* _Data rows_
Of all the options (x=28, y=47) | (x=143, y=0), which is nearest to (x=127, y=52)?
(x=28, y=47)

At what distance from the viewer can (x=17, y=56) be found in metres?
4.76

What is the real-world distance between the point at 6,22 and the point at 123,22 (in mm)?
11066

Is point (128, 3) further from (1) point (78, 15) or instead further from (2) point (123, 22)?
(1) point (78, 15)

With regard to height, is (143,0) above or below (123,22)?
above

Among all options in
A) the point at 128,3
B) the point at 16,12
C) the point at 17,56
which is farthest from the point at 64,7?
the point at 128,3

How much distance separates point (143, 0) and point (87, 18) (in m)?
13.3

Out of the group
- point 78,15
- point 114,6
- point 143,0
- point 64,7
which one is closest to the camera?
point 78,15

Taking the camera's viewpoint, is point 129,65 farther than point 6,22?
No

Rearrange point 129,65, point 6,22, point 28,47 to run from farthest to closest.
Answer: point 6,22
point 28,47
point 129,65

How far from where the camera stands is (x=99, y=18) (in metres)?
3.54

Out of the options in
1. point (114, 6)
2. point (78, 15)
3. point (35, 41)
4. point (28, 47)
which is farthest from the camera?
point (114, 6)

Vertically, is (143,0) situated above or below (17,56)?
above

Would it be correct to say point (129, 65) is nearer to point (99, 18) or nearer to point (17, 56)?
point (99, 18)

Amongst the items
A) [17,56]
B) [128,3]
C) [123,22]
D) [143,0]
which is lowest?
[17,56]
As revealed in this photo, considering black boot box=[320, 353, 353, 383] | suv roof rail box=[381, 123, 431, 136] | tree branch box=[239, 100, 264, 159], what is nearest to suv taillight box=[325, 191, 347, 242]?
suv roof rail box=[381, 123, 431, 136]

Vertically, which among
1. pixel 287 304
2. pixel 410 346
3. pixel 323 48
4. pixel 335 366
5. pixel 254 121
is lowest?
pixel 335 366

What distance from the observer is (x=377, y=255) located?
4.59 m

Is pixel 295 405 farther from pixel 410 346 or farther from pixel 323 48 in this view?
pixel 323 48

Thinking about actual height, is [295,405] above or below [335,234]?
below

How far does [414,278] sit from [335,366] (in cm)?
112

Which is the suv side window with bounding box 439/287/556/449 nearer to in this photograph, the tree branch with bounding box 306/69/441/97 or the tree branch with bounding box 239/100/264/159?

* _The task_
From the first line to the last, retype the data exactly.

* _Result of this exercise_
Of all the options (x=28, y=47) | (x=143, y=0), which is nearest to (x=127, y=52)?
(x=28, y=47)

At what distance from the viewer can (x=17, y=56) be found in metres?
4.76

What is the real-world distance between the point at 6,22 and the point at 123,22 (in mm)?
11066

Is point (128, 3) further from (1) point (78, 15) or instead further from (2) point (123, 22)?
(1) point (78, 15)

With regard to height, is (143,0) above or below (123,22)?
above

Among all options in
A) the point at 128,3
B) the point at 16,12
C) the point at 17,56
which is farthest from the point at 64,7?
the point at 128,3

How much distance separates point (143, 0) and point (87, 18) (in m)?
13.3

Out of the group
- point 78,15
- point 114,6
- point 143,0
- point 64,7
which one is closest to the camera?
point 78,15

Taking the camera's viewpoint, is point 129,65 farther than point 6,22?
No

Rearrange point 129,65, point 6,22, point 28,47 to run from farthest to closest.
Answer: point 6,22
point 28,47
point 129,65

How far from where the camera stands is (x=99, y=18) (in metres)?
3.54

Out of the options in
1. point (114, 6)
2. point (78, 15)
3. point (35, 41)
4. point (28, 47)
which is farthest from the camera?
point (114, 6)

Vertically, is (143,0) situated above or below (17,56)?
above

Would it be correct to say point (129, 65) is nearer to point (99, 18) or nearer to point (17, 56)?
point (99, 18)

Amongst the items
A) [17,56]
B) [128,3]
C) [123,22]
D) [143,0]
which is lowest?
[17,56]
As revealed in this photo, considering black boot box=[320, 353, 353, 383] | suv roof rail box=[381, 123, 431, 136] | tree branch box=[239, 100, 264, 159], what is nearest to suv taillight box=[325, 191, 347, 242]?
suv roof rail box=[381, 123, 431, 136]

Vertically, which among
1. pixel 287 304
2. pixel 410 346
3. pixel 323 48
4. pixel 335 366
5. pixel 254 121
is lowest?
pixel 335 366

What distance from the observer is (x=377, y=255) located?
4.59 m

Is pixel 295 405 farther from pixel 410 346 or farther from pixel 323 48 in this view?
pixel 323 48

Thinking about actual height, is [295,405] above or below [335,234]?
below

How far does [414,278] sit from [335,366] (in cm)?
112

Which is the suv side window with bounding box 439/287/556/449 nearer to in this photograph, the tree branch with bounding box 306/69/441/97 or the tree branch with bounding box 239/100/264/159?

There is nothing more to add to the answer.